start
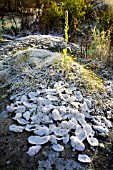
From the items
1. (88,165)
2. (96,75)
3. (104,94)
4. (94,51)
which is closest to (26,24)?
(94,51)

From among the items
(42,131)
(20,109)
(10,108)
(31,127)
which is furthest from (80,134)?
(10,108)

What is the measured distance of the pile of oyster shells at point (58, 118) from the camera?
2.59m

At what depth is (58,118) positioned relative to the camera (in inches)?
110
end
start
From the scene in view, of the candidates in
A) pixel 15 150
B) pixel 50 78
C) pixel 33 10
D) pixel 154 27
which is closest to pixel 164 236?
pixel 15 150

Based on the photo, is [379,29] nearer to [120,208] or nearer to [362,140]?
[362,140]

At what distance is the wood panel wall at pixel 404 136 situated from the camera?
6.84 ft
end
Which lines of the items above contain the word "distance"? Copy out each of them in full.

What is the measured distance of the pile of oyster shells at point (58, 118) from the camera?
At what distance is the wood panel wall at pixel 404 136 situated from the camera?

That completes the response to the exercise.